▶ [Written exercise]
Change "white blouse" in the lines below to "cream blouse", leave everything else as it is, and rewrite the lines without the pictures.

-- BEGIN Data section --

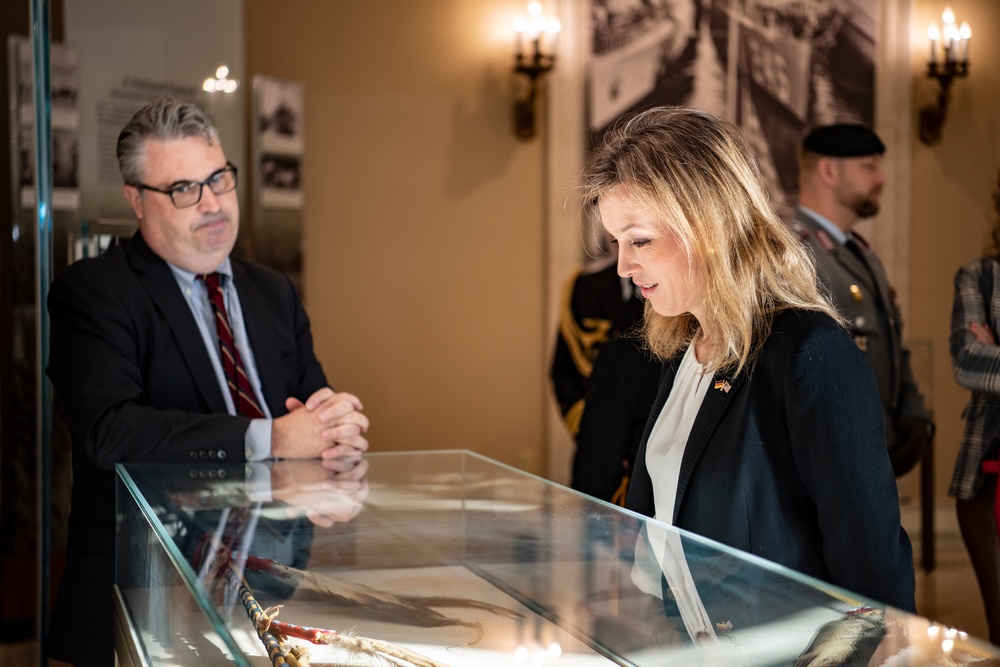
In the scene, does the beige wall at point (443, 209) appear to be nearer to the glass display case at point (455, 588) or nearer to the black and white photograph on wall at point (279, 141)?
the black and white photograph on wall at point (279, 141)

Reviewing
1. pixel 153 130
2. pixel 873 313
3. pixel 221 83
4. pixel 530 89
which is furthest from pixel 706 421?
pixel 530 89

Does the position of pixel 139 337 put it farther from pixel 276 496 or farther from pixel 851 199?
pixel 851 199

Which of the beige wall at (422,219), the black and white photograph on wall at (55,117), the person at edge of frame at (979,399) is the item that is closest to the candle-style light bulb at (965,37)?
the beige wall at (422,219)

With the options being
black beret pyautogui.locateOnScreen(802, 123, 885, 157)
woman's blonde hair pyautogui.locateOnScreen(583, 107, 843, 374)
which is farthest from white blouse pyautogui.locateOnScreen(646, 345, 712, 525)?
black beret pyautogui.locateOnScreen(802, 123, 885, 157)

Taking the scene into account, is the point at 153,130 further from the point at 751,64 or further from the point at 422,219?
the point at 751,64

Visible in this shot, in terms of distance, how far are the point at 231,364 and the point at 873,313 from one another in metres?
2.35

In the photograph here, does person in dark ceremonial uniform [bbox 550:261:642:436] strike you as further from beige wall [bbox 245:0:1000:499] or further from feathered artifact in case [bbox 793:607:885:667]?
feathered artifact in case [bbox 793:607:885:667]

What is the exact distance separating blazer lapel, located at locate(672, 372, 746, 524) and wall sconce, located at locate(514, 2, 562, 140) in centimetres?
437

-- END Data section --

▶ [Exercise response]
In the scene, does the beige wall at point (443, 209) appear to be nearer to the glass display case at point (455, 588) or nearer to the black and white photograph on wall at point (279, 141)?
the black and white photograph on wall at point (279, 141)

Reviewing
1. pixel 153 130
2. pixel 873 313
3. pixel 221 83
4. pixel 530 89
which is furthest from pixel 706 421?
pixel 530 89

Does the position of pixel 139 337 put it farther from pixel 276 496 or farther from pixel 851 199?
pixel 851 199

Which of the beige wall at (422,219), the black and white photograph on wall at (55,117), the person at edge of frame at (979,399) is the item that is closest to the candle-style light bulb at (965,37)?
the beige wall at (422,219)

With the options being
black beret pyautogui.locateOnScreen(802, 123, 885, 157)
woman's blonde hair pyautogui.locateOnScreen(583, 107, 843, 374)
which is farthest from cream blouse pyautogui.locateOnScreen(646, 345, 712, 525)?
black beret pyautogui.locateOnScreen(802, 123, 885, 157)

Taking the scene into account, is the point at 153,130 further from the point at 751,64 or further from the point at 422,219?
the point at 751,64

Visible in this shot, in terms of distance, how far are the point at 231,364 and the point at 873,313 from one another in metres?
2.35

In the photograph here, does person in dark ceremonial uniform [bbox 550:261:642:436] strike you as further from beige wall [bbox 245:0:1000:499] or further from feathered artifact in case [bbox 793:607:885:667]?
feathered artifact in case [bbox 793:607:885:667]

What is the exact distance separating blazer lapel, located at locate(672, 372, 746, 524) and wall sconce, located at locate(514, 2, 562, 140) in centimetres?
437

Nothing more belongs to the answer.